>>>>>

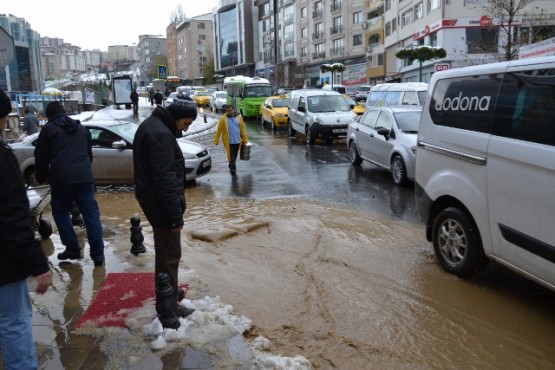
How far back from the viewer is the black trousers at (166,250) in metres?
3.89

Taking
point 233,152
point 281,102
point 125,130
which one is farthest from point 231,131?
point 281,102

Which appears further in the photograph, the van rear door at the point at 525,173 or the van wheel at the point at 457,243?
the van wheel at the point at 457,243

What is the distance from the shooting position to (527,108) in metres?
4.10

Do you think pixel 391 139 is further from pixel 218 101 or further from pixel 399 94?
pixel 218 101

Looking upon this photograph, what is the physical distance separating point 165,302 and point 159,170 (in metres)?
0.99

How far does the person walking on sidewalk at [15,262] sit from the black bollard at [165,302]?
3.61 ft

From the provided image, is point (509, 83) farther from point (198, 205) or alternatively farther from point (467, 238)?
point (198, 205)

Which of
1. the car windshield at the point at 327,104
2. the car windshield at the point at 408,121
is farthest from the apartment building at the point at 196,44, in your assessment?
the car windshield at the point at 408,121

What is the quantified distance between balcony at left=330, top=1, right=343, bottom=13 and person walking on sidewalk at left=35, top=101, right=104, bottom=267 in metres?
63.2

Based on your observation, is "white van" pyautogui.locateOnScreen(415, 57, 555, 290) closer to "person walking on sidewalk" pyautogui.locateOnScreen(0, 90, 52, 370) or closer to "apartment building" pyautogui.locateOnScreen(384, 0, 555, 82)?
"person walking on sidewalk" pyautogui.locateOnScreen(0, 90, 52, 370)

<<<<<

## What is asked
Retype all of the entries exactly as written, leaving out any images.

## Solution to the problem
How far back from the viewer is the black trousers at (166,250) in metres?
3.89

Taking
point 233,152
point 281,102
point 125,130
which one is farthest from point 231,131?
point 281,102

Which appears further in the photograph, the van rear door at the point at 525,173 or the van wheel at the point at 457,243?
the van wheel at the point at 457,243

What is the distance from the shooting position to (527,108) in metres?
4.10

Do you think pixel 391 139 is further from pixel 218 101 or further from pixel 399 94?
pixel 218 101

Looking upon this photograph, what is the physical distance separating point 165,302 and point 159,170 (in metres)?
0.99

How far does the person walking on sidewalk at [15,262] sit from the black bollard at [165,302]?
3.61 ft

From the provided image, is point (509, 83) farther from point (198, 205) or alternatively farther from point (467, 238)?
point (198, 205)

Which of
1. the car windshield at the point at 327,104
2. the car windshield at the point at 408,121
is farthest from the apartment building at the point at 196,44, in your assessment?
the car windshield at the point at 408,121

What is the quantified distance between balcony at left=330, top=1, right=343, bottom=13 and person walking on sidewalk at left=35, top=101, right=104, bottom=267 in metres?
63.2

Based on your observation, is "white van" pyautogui.locateOnScreen(415, 57, 555, 290) closer to "person walking on sidewalk" pyautogui.locateOnScreen(0, 90, 52, 370) or closer to "apartment building" pyautogui.locateOnScreen(384, 0, 555, 82)?
"person walking on sidewalk" pyautogui.locateOnScreen(0, 90, 52, 370)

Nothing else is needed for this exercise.